Sunday, March 25, 2012

Infrared Radiations


Infrared (IR) light is electromagnetic radiation with a wavelength longer than that of visible light, measured from the nominal edge of visible red light at 0.74 micrometres (µm), and extending conventionally to 300 µm. These wavelengths correspond to a frequency range of approximately 1 to 400 THz, and include most of the thermal radiation emitted by objects near room temperature. Microscopically, IR light is typically emitted or absorbed by molecules when they change the irrotational-vibrational movements.
Infrared light is used in industrial, scientific, and medical applications.

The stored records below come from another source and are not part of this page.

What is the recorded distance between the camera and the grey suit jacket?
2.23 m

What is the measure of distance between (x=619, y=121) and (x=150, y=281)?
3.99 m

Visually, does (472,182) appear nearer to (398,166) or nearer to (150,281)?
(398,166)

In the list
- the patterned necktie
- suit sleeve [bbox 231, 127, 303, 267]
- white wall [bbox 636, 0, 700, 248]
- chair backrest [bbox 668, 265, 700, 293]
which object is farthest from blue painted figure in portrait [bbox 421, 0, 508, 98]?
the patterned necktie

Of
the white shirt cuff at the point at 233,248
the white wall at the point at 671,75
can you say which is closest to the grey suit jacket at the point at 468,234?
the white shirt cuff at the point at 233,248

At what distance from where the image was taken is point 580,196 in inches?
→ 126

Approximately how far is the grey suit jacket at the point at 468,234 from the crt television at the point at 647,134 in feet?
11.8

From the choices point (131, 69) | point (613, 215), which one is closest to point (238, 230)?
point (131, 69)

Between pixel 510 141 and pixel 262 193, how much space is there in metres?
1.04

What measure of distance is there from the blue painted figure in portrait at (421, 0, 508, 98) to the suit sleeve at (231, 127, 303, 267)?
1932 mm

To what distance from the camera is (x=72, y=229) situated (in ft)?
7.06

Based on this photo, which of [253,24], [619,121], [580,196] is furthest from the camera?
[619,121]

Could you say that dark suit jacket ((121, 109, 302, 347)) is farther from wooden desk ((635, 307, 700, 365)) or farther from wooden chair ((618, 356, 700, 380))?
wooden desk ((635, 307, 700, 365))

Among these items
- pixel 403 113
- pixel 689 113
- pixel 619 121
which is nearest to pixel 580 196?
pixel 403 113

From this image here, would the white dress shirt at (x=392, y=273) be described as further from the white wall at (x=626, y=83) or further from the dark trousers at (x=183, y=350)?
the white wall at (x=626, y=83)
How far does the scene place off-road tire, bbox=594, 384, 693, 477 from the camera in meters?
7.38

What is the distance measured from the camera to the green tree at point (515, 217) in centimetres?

Night-vision devices using infrared illumination allow people or animals to be observed without the observer being detected. In astronomy, imaging at infrared wavelengths allows observation of objects obscured by interstellar dust. Infrared imaging cameras are used to detect heat loss in insulated systems, observe changing blood flow in the skin, and overheating of electrical apparatus.
Much of the energy from the Sun arrives on Earth in the form of infrared radiation. Sunlight at zenith provides an irradiance of just over 1 kilowatt per square meter at sea level. Of this energy, 527 watts is infrared radiation, 445 watts is visible light, and 32 watts is ultraviolet radiation. The balance between absorbed and emitted infrared radiation has a critical effect on the Earth's climate.

Main Applications: 



  1. Night VisionInfrared is used in night vision equipment when there is insufficient visible light to see. Night vision devices operate through a process involving the conversion of ambient light photons into electrons which are then amplified by a chemical and electrical process and then converted back into visible light. Infrared light sources can be used to augment the available ambient light for conversion by night vision devices, increasing in-the-dark visibility without actually using a visible light source. The use of infrared light and night vision devices should not be confused with thermal imaging which creates images based on differences in surface temperature by detecting infrared radiation (heat) that emanates from objects and their surrounding environment.
  2. Hyperspectral Imaging    
    A hyperspectral image, a basis for chemical imaging, is a "picture" containing continuous spectrum through a wide spectral range. Hyperspectral imaging is gaining importance in the applied spectroscopy particularly in the fields of NIR, SWIR, MWIR, and LWIR spectral regions. Typical applications include biological, mineralogical, defence, and industrial   measurements.Thermal Infrared Hyperspectral Camera can be applied similarly to a Thermographic camera, with the fundamental difference that each pixel contains a full LWIR spectrum. Consequently, chemical identification of the object can be performed without a need for an external light source such as the Sun or the Moon. Such cameras are typically applied for geological measurements, outdoor surveillance and UAV applications 
  3. HeatingInfrared radiation can be used as a deliberate heating source. For example it is used in infrared saunas to heat the occupants, and also to remove ice from the wings of aircraft (de-icing). FIR is also gaining popularity as a safe heat therapy method of natural health care & physiotherapy. Infrared can be used in cooking and heating food as it predominantly heats the opaque, absorbent objects, rather than the air around them. Infrared heating is also becoming more popular in industrial manufacturing processes, e.g. curing of coatings, forming of plastics, annealing, plastic welding, print drying. In these applications, infrared heaters replace convection ovens and contact heating. Efficiency is achieved by matching the wavelength of the infrared heater to the absorption characteristics of the material.